The table below, from [semantic release](https://github.com/semantic-release/semantic-release), shows which commit message gets you which release type when `semantic-release` runs (using the default configuration):

| Commit message                                                                                                                                                                                   | Release type                                                                                                    |
| ------------------------------------------------------------------------------------------------------------------------------------------------------------------------------------------------ | --------------------------------------------------------------------------------------------------------------- |
| `fix(pencil): stop graphite breaking when too much pressure applied`                                                                                                                             | ~~Patch~~ Fix Release, Default release                                                                          |
| `feat(pencil): add 'graphiteWidth' option`                                                                                                                                                       | ~~Minor~~ Feature Release                                                                                       |
| `perf(pencil): remove graphiteWidth option`<br><br>`BREAKING CHANGE: The graphiteWidth option has been removed.`<br>`The default graphite width of 10mm is always used for performance reasons.` | ~~Major~~ Breaking Release <br /> (Note that the `BREAKING CHANGE: ` token must be in the footer of the commit) |

### Documentation
To generate the rst files source files for documentation, run
```bash
sphinx-apidoc -o docs/source/ src
```
Then to create the documentation HTML files, run
```bash
sphinx-build -b html docs/source/ docs/build/html
```
More info on sphinx installation can be found [here](https://www.sphinx-doc.org/en/master/usage/installation.html).

### Read the Docs Deployment
Note: Private repositories require **Read the Docs for Business** account.
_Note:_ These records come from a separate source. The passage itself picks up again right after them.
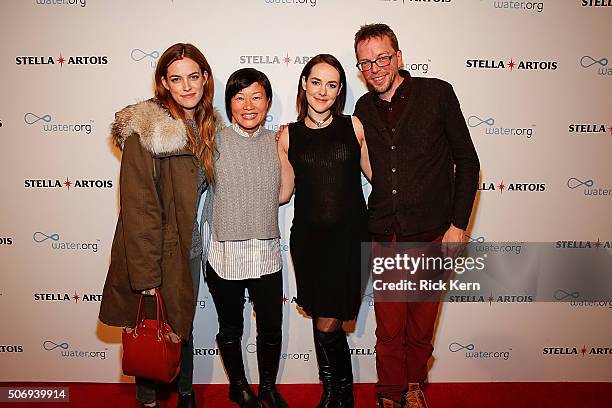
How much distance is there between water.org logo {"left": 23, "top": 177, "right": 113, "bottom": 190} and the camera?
275cm

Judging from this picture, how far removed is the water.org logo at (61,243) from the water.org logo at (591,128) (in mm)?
3075

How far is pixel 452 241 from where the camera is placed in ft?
7.35

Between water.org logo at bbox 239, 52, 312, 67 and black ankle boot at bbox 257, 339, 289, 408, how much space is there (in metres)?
1.62

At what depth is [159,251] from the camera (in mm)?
2094

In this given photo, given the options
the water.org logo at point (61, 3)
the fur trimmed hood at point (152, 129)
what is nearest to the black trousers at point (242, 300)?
the fur trimmed hood at point (152, 129)

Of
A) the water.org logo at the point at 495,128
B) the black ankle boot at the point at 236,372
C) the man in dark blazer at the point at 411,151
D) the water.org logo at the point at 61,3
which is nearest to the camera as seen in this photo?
the man in dark blazer at the point at 411,151

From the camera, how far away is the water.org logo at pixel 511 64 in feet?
8.75

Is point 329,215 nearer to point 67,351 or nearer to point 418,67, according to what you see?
point 418,67

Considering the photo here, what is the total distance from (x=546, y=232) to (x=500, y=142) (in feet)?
2.19

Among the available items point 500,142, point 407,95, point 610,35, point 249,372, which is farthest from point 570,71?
point 249,372

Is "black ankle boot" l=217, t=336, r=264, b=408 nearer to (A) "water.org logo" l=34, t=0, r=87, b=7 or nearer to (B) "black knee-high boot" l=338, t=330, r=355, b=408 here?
(B) "black knee-high boot" l=338, t=330, r=355, b=408

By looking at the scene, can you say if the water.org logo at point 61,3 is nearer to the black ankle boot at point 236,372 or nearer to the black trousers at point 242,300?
the black trousers at point 242,300

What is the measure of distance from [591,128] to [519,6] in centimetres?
88

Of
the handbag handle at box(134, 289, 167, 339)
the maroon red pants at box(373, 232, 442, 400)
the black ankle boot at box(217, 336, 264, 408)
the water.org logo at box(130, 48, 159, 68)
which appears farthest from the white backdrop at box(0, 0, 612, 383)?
the handbag handle at box(134, 289, 167, 339)
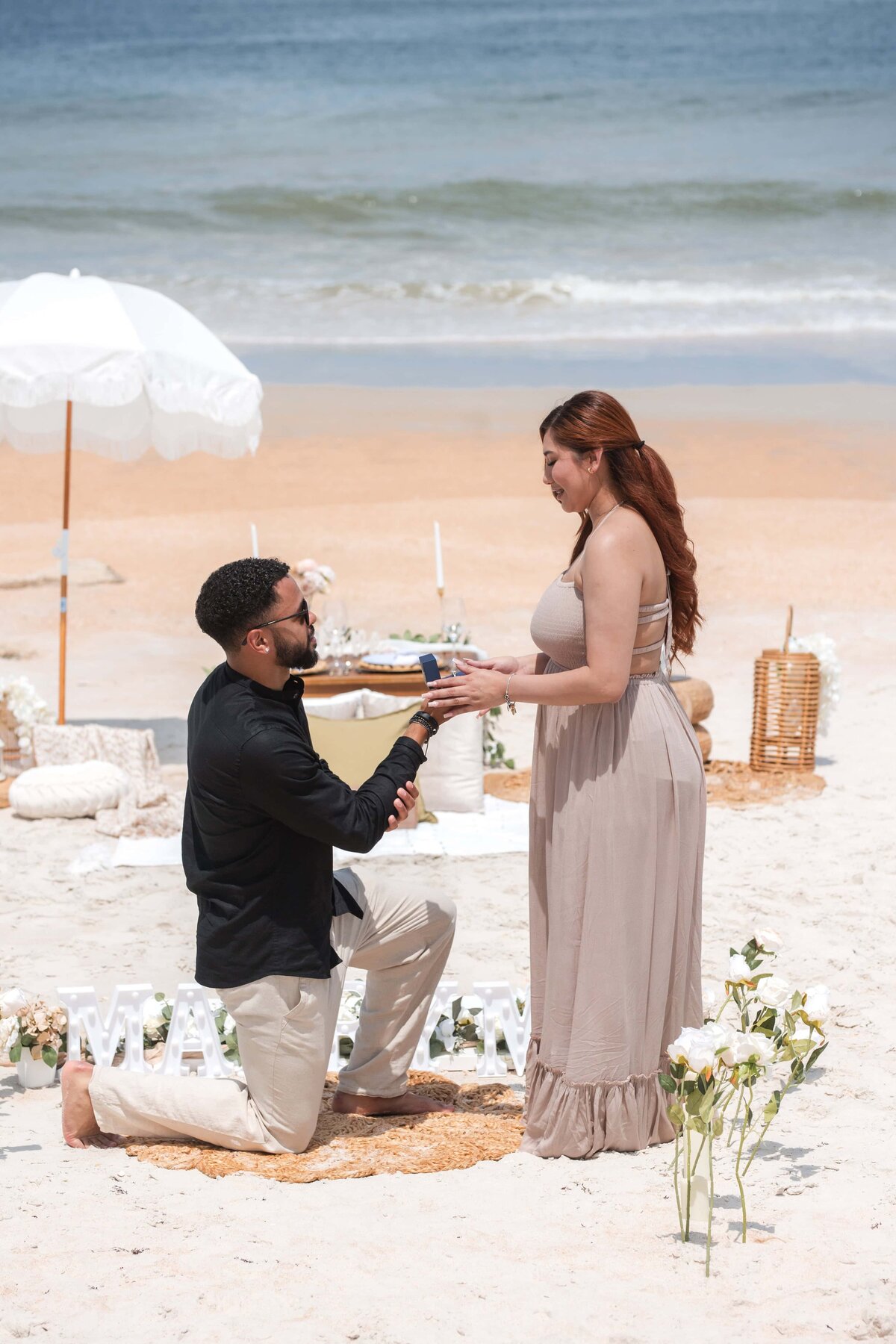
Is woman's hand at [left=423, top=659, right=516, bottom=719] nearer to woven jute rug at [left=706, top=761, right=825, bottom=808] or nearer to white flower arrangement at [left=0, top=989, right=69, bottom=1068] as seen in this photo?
white flower arrangement at [left=0, top=989, right=69, bottom=1068]

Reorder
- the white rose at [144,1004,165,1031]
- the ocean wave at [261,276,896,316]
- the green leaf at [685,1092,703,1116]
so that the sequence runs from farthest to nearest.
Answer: the ocean wave at [261,276,896,316] → the white rose at [144,1004,165,1031] → the green leaf at [685,1092,703,1116]

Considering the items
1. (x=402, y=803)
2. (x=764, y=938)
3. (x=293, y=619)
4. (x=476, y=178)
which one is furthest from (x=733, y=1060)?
(x=476, y=178)

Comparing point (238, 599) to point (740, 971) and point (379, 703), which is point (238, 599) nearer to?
point (740, 971)

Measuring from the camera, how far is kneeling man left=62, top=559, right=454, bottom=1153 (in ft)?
10.3

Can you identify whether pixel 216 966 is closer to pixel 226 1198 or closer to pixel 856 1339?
pixel 226 1198

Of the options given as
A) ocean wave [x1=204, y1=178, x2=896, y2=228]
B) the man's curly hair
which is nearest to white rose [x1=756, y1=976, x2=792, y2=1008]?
the man's curly hair

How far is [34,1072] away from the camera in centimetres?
386

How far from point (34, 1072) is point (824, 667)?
5.11 metres

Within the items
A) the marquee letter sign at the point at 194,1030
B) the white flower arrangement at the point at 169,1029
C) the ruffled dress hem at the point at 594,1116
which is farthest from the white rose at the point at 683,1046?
the white flower arrangement at the point at 169,1029

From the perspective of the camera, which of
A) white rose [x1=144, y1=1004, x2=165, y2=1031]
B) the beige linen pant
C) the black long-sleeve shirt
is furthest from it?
white rose [x1=144, y1=1004, x2=165, y2=1031]

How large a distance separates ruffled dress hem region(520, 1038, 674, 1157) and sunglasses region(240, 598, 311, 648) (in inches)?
44.4

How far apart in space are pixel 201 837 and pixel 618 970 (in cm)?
95

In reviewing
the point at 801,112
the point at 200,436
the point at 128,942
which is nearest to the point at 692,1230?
the point at 128,942

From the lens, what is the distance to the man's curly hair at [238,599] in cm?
315
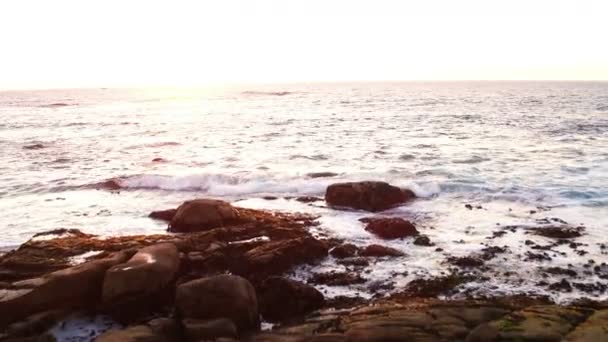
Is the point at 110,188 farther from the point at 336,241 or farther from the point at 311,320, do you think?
the point at 311,320

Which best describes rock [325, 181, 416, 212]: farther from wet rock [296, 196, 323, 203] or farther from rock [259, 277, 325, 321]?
rock [259, 277, 325, 321]

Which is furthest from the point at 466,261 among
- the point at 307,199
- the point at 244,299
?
the point at 307,199

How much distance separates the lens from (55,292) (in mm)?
9391

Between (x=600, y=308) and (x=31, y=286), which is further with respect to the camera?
(x=31, y=286)

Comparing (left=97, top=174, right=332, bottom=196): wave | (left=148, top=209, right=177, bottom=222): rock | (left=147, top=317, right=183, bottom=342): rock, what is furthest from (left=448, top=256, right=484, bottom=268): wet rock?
(left=97, top=174, right=332, bottom=196): wave

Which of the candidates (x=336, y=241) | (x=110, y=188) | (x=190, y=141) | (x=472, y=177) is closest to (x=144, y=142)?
(x=190, y=141)

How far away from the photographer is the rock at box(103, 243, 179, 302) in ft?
30.9

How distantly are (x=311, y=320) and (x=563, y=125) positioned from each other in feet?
143

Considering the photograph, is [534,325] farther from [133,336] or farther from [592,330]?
[133,336]

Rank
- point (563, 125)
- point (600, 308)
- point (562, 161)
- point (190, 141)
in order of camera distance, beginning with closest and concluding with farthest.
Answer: point (600, 308) → point (562, 161) → point (190, 141) → point (563, 125)

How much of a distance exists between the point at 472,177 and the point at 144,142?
26674mm

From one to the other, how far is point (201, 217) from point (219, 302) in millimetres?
6306

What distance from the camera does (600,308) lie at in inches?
342

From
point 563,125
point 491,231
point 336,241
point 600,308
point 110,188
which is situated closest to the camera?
→ point 600,308
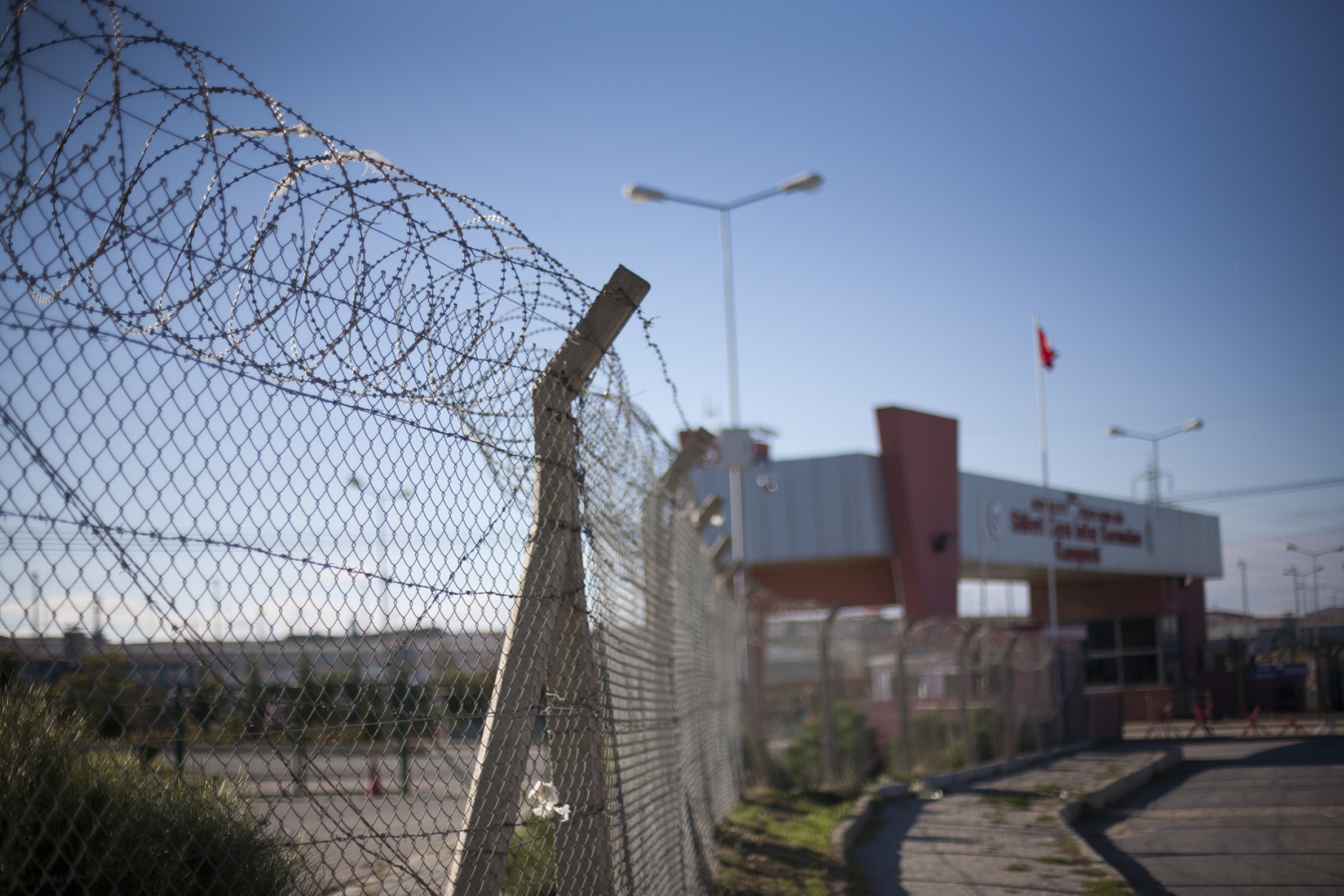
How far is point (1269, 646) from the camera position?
32375 mm

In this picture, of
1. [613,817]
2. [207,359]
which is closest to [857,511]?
[613,817]

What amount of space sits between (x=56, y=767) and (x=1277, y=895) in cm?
646

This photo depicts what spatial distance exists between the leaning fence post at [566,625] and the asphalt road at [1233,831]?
472 centimetres

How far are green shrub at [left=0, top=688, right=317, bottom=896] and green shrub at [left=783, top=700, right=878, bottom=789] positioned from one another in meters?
9.95

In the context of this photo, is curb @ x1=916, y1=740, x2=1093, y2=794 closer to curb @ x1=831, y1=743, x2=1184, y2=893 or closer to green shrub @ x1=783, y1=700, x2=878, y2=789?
curb @ x1=831, y1=743, x2=1184, y2=893

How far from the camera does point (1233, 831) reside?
9.24m

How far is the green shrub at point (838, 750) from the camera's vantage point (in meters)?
12.9

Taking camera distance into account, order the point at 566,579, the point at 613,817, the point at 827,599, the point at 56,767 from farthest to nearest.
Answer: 1. the point at 827,599
2. the point at 613,817
3. the point at 566,579
4. the point at 56,767

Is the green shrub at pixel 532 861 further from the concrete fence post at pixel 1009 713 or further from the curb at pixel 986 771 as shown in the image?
the concrete fence post at pixel 1009 713

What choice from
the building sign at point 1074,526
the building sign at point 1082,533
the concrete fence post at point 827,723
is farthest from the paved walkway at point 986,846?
the building sign at point 1074,526

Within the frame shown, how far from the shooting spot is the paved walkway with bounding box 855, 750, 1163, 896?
693 cm

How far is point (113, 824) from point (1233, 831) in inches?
358

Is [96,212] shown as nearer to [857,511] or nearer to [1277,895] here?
[1277,895]

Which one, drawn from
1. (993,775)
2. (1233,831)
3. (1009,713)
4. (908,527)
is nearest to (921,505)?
(908,527)
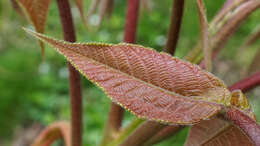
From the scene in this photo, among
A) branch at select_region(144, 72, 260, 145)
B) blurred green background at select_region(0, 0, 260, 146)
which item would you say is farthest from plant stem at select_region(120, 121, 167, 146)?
blurred green background at select_region(0, 0, 260, 146)

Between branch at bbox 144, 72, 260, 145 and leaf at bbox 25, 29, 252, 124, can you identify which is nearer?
leaf at bbox 25, 29, 252, 124

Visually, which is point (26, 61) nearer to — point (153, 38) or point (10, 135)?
point (10, 135)

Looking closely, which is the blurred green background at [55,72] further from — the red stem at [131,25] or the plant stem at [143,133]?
the plant stem at [143,133]

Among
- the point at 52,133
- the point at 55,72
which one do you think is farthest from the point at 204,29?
the point at 55,72

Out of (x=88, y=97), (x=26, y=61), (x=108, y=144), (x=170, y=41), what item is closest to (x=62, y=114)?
(x=88, y=97)

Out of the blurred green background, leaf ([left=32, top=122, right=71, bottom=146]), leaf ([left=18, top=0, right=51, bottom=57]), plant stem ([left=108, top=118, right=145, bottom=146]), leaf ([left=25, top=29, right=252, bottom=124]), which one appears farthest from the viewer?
the blurred green background

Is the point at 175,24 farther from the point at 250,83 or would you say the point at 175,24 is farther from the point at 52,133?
the point at 52,133

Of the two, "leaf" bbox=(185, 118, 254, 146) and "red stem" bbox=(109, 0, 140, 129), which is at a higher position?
"red stem" bbox=(109, 0, 140, 129)

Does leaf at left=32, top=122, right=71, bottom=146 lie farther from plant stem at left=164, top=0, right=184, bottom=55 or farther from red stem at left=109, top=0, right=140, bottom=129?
plant stem at left=164, top=0, right=184, bottom=55
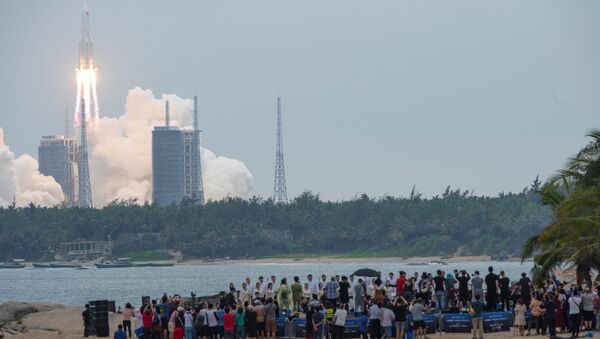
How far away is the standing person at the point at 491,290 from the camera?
5017 cm

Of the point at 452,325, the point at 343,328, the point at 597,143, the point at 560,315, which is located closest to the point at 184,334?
the point at 343,328

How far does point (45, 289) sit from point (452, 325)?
102m

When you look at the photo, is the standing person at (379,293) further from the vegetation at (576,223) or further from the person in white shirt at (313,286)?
the vegetation at (576,223)

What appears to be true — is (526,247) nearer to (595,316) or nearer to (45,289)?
(595,316)

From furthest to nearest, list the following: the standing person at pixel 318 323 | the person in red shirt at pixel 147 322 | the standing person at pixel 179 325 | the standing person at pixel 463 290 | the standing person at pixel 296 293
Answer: the standing person at pixel 296 293 → the standing person at pixel 463 290 → the person in red shirt at pixel 147 322 → the standing person at pixel 179 325 → the standing person at pixel 318 323

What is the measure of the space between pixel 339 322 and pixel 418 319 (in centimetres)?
252

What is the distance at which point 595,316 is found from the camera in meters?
48.7

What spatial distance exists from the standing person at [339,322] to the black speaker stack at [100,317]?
11804 millimetres

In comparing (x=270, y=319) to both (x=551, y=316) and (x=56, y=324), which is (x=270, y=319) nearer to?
(x=551, y=316)

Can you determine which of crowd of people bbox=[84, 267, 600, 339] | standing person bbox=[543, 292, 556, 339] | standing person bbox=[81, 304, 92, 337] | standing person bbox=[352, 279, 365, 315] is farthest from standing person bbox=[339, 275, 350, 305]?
standing person bbox=[81, 304, 92, 337]

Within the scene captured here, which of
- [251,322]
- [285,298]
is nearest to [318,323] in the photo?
[251,322]

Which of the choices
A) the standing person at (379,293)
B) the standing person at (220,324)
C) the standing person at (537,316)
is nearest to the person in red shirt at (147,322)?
the standing person at (220,324)

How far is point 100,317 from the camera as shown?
2191 inches

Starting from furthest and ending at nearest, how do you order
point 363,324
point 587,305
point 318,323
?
point 363,324, point 587,305, point 318,323
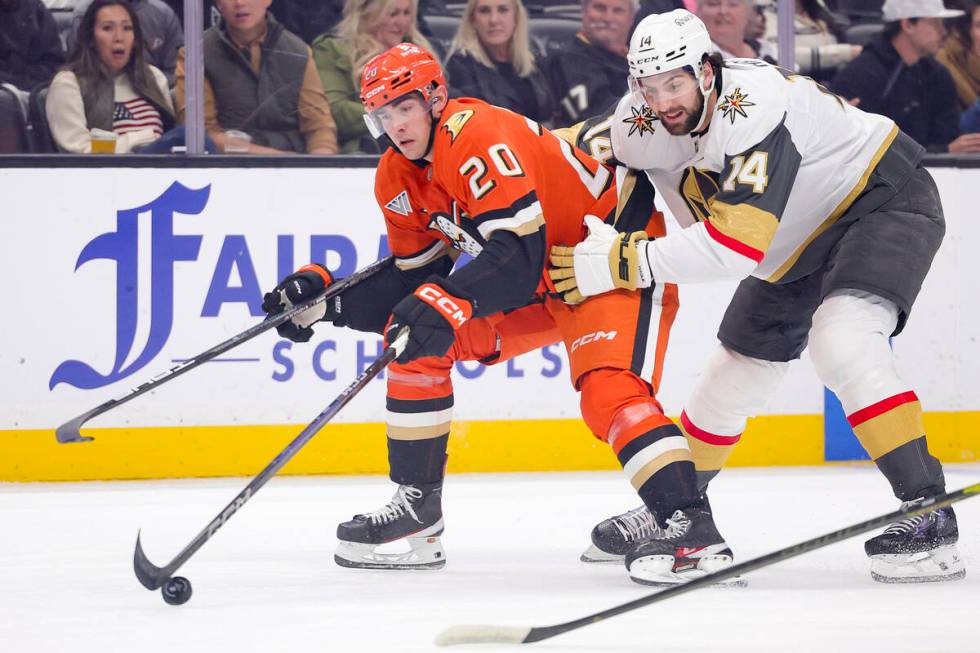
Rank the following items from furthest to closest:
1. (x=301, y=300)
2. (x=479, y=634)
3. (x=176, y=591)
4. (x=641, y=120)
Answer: (x=301, y=300), (x=641, y=120), (x=176, y=591), (x=479, y=634)

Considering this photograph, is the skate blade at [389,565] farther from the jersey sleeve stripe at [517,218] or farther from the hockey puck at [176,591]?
the jersey sleeve stripe at [517,218]

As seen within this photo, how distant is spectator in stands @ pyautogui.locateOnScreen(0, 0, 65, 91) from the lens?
448 cm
The following instructions are for a public repo.

The following are required to import and build documentations on *Read the Docs*:
- A *Read the Docs* user account connected to Github. See [here](https://docs.readthedocs.com/platform/stable/guides/connecting-git-account.html) for more details.
- *Read the Docs* needs elevated permissions to perform certain operations that ensure that the workflow is as smooth as possible, like installing webhooks. If you are not the owner of the repo, you may have to request elevated permissions from the owner/admin. 
- A **.readthedocs.yaml** file in the root directory of the repo. Here is a basic template:
```yaml
# Read the Docs configuration file
# See https://docs.readthedocs.io/en/stable/config-file/v2.html for details

# Required
version: 2

# Set the OS, Python version, and other tools you might need
build:
  os: ubuntu-24.04
  tools:
    python: "3.13"

# Path to a Sphinx configuration file.
sphinx:
  configuration: docs/source/conf.py

# Declare the Python requirements required to build your documentation
python:
  install:
    - method: pip
      path: .
      extra_requirements:
        - dev
```

Here are the steps for building docs in *Read the Docs*. See [here](https://docs.readthedocs.com/platform/stable/intro/add-project.html) for detailed instructions:
- From *Read the Docs* dashboard, click on **Add project**.
- For automatic configuration, select **Configure automatically** and type the name of the repo. A repo with public visibility should appear as you type. 
- Follow the subsequent steps.
- For manual configuration, select **Configure manually** and follow the subsequent steps

Once a project is created successfully, you will be able to configure/modify the project's settings; such as **Default version**, **Default branch** etc.